(Records in a dataset)
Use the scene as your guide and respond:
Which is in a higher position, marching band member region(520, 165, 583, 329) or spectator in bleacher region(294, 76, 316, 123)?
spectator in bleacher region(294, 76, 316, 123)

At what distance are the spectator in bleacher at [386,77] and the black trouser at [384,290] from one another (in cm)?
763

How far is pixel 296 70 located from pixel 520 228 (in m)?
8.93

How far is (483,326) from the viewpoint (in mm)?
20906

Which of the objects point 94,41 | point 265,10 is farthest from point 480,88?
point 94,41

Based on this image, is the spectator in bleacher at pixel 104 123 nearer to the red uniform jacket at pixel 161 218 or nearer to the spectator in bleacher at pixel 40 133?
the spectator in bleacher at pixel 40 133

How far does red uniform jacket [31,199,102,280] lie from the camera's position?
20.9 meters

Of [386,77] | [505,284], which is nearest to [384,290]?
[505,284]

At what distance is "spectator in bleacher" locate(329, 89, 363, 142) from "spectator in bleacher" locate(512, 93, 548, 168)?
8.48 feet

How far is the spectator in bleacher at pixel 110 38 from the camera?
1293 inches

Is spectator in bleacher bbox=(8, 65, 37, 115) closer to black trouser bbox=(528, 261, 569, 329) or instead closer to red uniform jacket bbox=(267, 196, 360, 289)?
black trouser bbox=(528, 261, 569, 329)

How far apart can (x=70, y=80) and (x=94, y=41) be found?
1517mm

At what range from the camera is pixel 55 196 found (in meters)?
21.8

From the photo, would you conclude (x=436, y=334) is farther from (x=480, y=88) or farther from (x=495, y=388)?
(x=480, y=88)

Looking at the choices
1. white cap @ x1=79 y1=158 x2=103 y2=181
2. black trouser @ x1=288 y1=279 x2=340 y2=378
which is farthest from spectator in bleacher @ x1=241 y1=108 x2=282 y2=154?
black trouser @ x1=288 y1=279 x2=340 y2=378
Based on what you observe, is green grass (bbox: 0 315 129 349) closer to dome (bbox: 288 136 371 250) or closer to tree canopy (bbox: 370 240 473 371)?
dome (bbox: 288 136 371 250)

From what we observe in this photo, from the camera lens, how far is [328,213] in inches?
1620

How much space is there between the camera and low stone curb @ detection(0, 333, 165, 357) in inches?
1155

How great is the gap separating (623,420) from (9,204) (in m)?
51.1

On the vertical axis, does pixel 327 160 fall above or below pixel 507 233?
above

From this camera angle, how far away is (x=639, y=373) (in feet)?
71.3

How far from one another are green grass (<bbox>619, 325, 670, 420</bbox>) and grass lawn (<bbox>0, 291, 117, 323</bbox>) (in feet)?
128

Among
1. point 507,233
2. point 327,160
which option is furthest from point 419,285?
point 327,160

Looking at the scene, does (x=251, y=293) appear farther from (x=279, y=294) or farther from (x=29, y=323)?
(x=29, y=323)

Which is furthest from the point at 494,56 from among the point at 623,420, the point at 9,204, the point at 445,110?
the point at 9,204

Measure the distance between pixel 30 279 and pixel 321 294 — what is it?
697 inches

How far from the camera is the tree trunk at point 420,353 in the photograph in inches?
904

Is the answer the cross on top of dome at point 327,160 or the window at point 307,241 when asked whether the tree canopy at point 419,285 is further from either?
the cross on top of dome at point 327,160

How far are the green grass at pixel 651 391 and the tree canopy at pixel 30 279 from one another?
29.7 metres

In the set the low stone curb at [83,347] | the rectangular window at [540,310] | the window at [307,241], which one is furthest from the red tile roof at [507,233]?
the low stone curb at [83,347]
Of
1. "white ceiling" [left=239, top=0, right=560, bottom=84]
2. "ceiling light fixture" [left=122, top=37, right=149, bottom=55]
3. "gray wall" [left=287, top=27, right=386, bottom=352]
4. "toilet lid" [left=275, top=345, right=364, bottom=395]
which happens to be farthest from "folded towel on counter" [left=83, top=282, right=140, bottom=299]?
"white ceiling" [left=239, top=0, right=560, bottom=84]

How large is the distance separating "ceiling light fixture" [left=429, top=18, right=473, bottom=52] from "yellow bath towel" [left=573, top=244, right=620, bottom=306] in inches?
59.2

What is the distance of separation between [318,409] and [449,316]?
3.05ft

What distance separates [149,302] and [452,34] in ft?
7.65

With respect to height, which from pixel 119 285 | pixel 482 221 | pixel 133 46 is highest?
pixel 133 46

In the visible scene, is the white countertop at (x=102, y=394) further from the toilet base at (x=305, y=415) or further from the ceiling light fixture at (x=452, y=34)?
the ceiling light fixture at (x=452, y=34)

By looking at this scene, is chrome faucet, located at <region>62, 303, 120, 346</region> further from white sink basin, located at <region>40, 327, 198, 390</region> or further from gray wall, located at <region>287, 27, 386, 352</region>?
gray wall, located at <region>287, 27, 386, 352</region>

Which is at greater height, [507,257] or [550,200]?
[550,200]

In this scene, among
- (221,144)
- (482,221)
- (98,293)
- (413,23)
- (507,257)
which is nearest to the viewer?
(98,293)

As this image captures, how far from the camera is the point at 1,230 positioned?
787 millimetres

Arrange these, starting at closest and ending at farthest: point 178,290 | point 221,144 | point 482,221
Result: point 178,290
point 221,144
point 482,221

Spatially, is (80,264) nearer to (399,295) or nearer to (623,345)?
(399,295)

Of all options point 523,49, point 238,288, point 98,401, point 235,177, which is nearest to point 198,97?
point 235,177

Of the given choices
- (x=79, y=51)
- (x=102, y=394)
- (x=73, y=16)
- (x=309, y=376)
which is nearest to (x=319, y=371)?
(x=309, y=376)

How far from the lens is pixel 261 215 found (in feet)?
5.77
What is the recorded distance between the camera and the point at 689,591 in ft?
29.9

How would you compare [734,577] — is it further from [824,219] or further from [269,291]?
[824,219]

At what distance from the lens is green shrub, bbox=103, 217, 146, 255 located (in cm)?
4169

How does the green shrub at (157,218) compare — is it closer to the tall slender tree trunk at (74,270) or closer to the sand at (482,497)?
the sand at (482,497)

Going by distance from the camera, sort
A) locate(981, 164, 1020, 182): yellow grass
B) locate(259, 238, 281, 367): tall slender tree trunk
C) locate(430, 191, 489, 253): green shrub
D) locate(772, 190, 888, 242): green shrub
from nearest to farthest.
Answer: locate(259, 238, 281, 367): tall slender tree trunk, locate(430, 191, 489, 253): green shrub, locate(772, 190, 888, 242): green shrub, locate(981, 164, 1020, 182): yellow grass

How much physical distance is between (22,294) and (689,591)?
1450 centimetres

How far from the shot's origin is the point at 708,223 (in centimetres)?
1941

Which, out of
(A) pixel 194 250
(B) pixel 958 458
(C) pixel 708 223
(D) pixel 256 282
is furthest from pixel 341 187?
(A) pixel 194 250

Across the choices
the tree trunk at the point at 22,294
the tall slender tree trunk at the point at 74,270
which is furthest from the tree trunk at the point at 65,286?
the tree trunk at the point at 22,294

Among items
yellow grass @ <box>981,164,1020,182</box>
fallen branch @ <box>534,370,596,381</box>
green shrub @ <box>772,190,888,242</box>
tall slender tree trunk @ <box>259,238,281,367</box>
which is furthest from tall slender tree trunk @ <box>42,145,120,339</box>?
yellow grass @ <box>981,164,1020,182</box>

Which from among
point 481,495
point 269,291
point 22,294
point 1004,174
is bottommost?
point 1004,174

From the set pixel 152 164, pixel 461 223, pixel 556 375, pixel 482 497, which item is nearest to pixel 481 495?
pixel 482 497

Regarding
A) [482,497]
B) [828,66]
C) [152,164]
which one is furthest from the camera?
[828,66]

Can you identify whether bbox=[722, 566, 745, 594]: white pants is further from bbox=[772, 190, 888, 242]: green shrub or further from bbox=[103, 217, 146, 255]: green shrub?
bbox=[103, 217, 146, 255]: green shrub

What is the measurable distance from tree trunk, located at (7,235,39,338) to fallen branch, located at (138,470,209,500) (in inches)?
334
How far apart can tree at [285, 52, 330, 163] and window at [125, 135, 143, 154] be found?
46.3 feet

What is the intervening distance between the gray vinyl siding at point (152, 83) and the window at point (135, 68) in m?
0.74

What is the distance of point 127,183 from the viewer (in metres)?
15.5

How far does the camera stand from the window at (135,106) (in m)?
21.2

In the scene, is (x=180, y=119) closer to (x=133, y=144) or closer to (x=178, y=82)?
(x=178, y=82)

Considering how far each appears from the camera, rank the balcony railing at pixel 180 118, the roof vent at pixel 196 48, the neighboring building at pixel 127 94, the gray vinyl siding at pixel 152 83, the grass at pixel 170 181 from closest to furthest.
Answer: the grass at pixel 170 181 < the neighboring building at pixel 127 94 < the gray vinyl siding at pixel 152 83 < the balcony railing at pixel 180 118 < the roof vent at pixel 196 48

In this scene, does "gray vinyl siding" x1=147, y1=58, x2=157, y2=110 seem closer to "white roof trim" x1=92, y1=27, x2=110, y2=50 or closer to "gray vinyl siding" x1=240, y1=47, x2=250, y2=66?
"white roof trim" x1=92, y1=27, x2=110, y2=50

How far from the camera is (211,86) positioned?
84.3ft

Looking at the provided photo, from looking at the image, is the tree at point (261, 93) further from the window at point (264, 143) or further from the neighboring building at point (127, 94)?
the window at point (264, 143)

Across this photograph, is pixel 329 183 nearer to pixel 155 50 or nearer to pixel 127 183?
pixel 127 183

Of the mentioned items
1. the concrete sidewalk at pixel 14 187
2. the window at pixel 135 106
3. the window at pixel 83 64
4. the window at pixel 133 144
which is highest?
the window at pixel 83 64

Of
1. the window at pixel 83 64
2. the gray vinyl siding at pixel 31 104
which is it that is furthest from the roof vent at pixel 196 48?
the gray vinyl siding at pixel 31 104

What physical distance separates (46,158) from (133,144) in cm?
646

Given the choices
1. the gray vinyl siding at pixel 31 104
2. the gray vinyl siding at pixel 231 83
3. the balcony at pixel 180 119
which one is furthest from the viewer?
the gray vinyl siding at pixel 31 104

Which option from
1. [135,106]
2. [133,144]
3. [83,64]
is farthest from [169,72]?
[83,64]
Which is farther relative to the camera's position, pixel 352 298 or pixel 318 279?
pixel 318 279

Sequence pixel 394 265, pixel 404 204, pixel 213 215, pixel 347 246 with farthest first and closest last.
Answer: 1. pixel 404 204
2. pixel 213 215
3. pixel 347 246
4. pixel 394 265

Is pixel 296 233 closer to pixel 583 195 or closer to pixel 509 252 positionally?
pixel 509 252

Problem ::
Please write out the items starting with the line that contains "At what distance is" and going on through the line that contains "1293 inches", with both of those lines included.

Exercise solution ::
At what distance is "spectator in bleacher" locate(329, 89, 363, 142) from "spectator in bleacher" locate(512, 93, 548, 168)?
8.48 feet

How far is the spectator in bleacher at pixel 110 38 from the camera?
1293 inches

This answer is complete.